It is impossible to disentangle, from fragmentary evidence, the components of academic anti-Semitism. Concern with lowering the status of the profession merged into concern with who should be entrusted with the guardianship of the Geist, and with reservations about the allegedly aggressive intellectual and personal style of Jews: a concern that discourse and social life within the profession would become less genteel if it became less gentile. Letters of recommendation repeatedly tried to reassure prospective employers on this point: Oscar Handlin “has none of the offensive traits which some people associate with his race,” and Bert J. Loewenberg “by temperament and spirit . . . measures up to the whitest Gentile I know” (Arthur Schlesinger); Daniel J. Boorstin “is a Jew, though not the kind to which one takes exception” and Richard Leopold was “of course a Jew, but since he is a Princeton graduate, you may be reasonably certain that he is not of the offensive type” (Roger B. Merriman); Solomon Katz was “quite un-Jewish, if one considers the undesirable side of the race” (Merrill Jensen); variations on the formula were endlessly repeated.

The number of Jews within the profession who were discriminated against in this period was probably smaller than the number of those who, knowing what they were in for, stayed out of it.

* It is noteworthy that the best-known Jewish historians in the interwar years were Europeanists: Leo Gershoy, Louis Gottschalk, J. Salwyn Schapiro, Lawrence Steefel.

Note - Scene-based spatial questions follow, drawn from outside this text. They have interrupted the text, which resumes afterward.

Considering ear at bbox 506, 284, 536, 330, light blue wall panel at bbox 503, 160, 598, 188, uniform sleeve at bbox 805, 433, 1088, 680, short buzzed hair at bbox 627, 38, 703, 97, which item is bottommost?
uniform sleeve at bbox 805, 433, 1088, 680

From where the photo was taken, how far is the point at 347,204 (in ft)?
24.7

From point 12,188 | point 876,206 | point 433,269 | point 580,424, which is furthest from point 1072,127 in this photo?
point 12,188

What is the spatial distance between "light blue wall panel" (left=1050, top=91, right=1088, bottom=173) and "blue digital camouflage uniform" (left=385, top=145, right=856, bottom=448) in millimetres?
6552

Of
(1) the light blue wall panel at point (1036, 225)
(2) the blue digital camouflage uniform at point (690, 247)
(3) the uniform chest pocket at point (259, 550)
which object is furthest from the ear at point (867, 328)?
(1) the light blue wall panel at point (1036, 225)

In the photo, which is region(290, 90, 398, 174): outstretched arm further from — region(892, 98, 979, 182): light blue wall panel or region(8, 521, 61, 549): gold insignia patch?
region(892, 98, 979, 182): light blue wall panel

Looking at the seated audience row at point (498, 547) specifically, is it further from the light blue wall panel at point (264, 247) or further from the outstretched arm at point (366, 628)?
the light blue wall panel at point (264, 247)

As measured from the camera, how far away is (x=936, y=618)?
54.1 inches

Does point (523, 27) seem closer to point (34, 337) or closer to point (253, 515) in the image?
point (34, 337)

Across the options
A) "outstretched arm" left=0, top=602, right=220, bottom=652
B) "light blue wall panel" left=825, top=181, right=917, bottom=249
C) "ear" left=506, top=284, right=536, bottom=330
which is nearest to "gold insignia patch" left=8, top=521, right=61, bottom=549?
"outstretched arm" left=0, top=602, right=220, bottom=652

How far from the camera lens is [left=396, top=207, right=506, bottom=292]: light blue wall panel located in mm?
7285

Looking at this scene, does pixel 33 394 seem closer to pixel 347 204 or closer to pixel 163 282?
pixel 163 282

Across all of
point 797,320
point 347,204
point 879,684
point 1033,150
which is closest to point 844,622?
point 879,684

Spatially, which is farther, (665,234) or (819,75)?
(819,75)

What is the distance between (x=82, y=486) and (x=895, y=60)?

* The exquisite ambiguity of the phrase which Schlesinger applied to Handlin—simultaneously embracing and distancing oneself from the stereotype—commended itself to Harvard historians, who repeatedly used it. Variations on the theme were widespread. Raymond Turner of Johns Hopkins said of a candidate that he would not recommend him “were it not that in my opinion he is, for those who may object to Jews, the least objectionable Jew engaged in teaching that I have ever seen” (15 February 1928 letter to C. H. Van Tyne, Van Tyne Papers, Box 2); Bernadotte Schmitt of the University of Chicago wrote to the same effect about Leo Gershoy (9 October 1926 letter to William E. Dodd, Dodd Papers, Box 25). Bruce Kuklick found similar locutions in letters of recommendation written by Harvard philosophers at around the same time. Kuklick’s view is that those who employed such phrases, even if not themselves anti-Semitic, “participated in, and therefore in some measure reinforced, a vicious system of prejudice.” (The Rise of American Philosophy: Cambridge, Massachusetts, 1860-1930 [New Haven, 1977], 456-57.) This seems to me a bit overjudgmental. If those seeking to find jobs for Jewish students in an anti-Semitic environment took a high moral ground, it probably would have been at the expense of the students. But the whole question is shrouded in ambiguity. Before Schlesinger (who was himself half Jewish by ancestry) moved to Harvard, and learned its ritual phrases, he said of a candidate for an instructorship that he was “a little afraid of employing a Jew unless I know him personally.” (Letter to Harry Elmer Barnes, 13 May 1921, Barnes Papers, Box 9.) Some gentile job applicants—for example, Wallace Notestein and Frederick L. Nussbaum—ran into difficulty because of their names, and prospective employers had to be prevented from leaping to the wrong conclusion. Charles W. Hull of Cornell reassured C. M. Andrews of Yale, where Notestein was under consideration, that “his family are all
Presbyterians, very much so, except Wallace himself, who is a somewhat straying sheep.”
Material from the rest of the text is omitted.